Un système de travail, partie dans les entreprises, partie à l'école, doublée d'une organisation rationnelle de bourses permettra aux enfants de s'élever au maximum, selon leurs aptitudes, quelles que soient leurs conditions de fortune.
3°) les méthodes scolaires doivent être modifiées et adaptées aux possibilités nouvelles nées des techniques modernes.
La scolastique moyenâgeuse est aujourd'hui dépassée. Les techniques scolaires doivent être profondément modifiées et basées non sur les leçons et les devoirs traditionnels mais sur le travail actif, conçu dans toute sa complexité formative.
Les écoles devront sans retard être adaptées à ces nouvelles techniques, les programmes remaniés, les examens à reconsidérer, les livres modifiées dans leur structure, dans leur contenu et dans leur emploi. Les instituteurs recevront une formation les préparant à la nouvelle pédagogie populaire ; les instituteurs en exercice seront invités à des cours spéciaux les préparant au travail nouveau, seul susceptible de former les générations efficientes qui assureront la renaissance de la France.
On ne fait pas du neuf avec de vieilles techniques : si la France veut conserver son rang elle doit hardiment briser les chaînes séculaires qui ont fait sa grandeur jadis mais qui gêne aujourd'hui son évolution.
L'école du peuple devra utiliser rationnellement les moyens nouveaux que la science met à la disposition du peuple :imprimerie, journaux, matériels scientifiques, phonographes et radios, cinéma, voyages, culture.
Un organisme national sera constitué pour harmoniser dans tous les domaines la formation scolaire et poste scolaire des enfants du peuple.
Des dispositions particulières seront prises :
a) d'une part pour que les déficients, les instables, les anormaux puissent se développer au maximum sans gêner la formation des normaux (classes spéciales) ;
b) d'autre part pour ramener à une vie humainement et socialement productive les dévoyés et les délinquants que la vie tragique de ces dernières années, la destruction systématique par l'ennemi des familles de militants, l'éloignement prolongé des prisonniers et des déportés ont conduit au bord de l'abîme.
4°) L'enfance doit être profondément intégrée à la vie du peuple.
L'école séparée du peuple est une anomalie qui nuit à la grandeur et à l'unité françaises :
a) l'école doit organiser à même la vie et le travail du peuple.
b) le peuple doit participer au maximum et selon les règles à définir, à la formation physique, intellectuelle et morale de ses enfants.
c) les enfants, à tous les degrés, doivent être mêlé également à la vie, au travail du peuple.
- Participation des enfants aux travaux essentiels, soit dans les entreprises agricoles, artisanales ou industrielles qui leur sont propres, soit dans les entreprises publiques ou privées.
- Colonies d'enfants plus ou moins autonomes.
Organisation en France d'un grand mouvement d'enfance et de jeunesse pour la formation physique, morale et sociale des jeunes générations.

Données enregistrées:
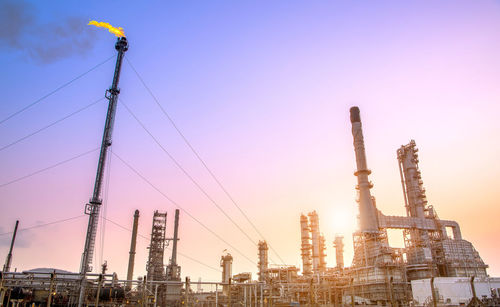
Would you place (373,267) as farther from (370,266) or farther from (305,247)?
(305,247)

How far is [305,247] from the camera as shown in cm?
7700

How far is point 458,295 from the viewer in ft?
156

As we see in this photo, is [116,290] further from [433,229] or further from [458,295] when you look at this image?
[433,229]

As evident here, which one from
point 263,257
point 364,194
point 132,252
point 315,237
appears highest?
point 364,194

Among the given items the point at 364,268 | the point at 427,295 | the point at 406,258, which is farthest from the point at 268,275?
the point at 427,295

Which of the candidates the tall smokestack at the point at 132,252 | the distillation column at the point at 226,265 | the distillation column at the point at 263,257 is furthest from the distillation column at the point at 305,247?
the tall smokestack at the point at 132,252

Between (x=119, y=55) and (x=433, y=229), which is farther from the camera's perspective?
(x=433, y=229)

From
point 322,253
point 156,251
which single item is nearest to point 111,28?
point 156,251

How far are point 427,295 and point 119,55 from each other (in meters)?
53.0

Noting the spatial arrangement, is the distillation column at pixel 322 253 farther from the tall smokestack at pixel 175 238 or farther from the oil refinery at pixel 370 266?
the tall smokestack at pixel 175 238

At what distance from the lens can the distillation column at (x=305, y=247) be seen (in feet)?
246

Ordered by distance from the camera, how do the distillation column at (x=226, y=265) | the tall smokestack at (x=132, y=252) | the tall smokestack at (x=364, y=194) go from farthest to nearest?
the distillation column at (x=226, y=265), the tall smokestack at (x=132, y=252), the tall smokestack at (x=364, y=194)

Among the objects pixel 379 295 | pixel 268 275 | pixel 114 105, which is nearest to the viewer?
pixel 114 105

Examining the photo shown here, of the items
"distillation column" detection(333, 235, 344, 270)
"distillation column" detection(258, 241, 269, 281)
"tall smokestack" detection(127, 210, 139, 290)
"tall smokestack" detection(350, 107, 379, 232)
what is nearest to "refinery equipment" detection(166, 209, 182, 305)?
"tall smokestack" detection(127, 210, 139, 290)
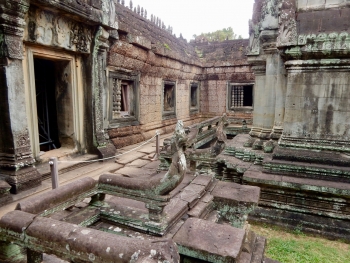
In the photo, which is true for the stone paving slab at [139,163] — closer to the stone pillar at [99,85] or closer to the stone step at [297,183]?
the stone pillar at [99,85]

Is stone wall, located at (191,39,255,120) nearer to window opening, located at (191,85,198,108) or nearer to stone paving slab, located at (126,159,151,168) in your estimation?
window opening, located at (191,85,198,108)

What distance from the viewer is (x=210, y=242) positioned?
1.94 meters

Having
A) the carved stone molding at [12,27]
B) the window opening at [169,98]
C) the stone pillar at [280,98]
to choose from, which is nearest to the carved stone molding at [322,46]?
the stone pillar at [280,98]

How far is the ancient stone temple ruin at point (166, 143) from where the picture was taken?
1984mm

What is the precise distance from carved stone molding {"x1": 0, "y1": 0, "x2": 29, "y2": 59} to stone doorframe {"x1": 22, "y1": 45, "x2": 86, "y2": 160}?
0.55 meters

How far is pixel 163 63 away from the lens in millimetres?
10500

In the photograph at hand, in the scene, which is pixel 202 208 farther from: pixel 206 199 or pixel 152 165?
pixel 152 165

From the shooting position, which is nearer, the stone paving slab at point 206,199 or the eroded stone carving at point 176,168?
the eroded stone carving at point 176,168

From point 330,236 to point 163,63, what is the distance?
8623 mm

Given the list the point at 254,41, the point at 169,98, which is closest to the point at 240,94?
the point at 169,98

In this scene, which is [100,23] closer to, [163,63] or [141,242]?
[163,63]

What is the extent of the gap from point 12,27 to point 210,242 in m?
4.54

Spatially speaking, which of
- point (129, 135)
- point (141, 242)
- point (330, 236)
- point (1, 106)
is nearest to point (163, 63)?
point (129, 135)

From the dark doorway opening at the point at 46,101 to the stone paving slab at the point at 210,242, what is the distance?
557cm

### Activités:
1) D'après l'extrait à lire, sur quoi les techniques scolaires doivent-elles désormais reposer ?
2) Recopiez l'extrait à lire mot pour mot, depuis « - Participation des » jusqu'à « des jeunes générations. » inclus.

### Réponses attendues:
1) Sur le travail actif, conçu dans toute sa complexité formative.

2)
- Participation des enfants aux travaux essentiels, soit dans les entreprises agricoles, artisanales ou industrielles qui leur sont propres, soit dans les entreprises publiques ou privées.
- Colonies d'enfants plus ou moins autonomes.
Organisation en France d'un grand mouvement d'enfance et de jeunesse pour la formation physique, morale et sociale des jeunes générations.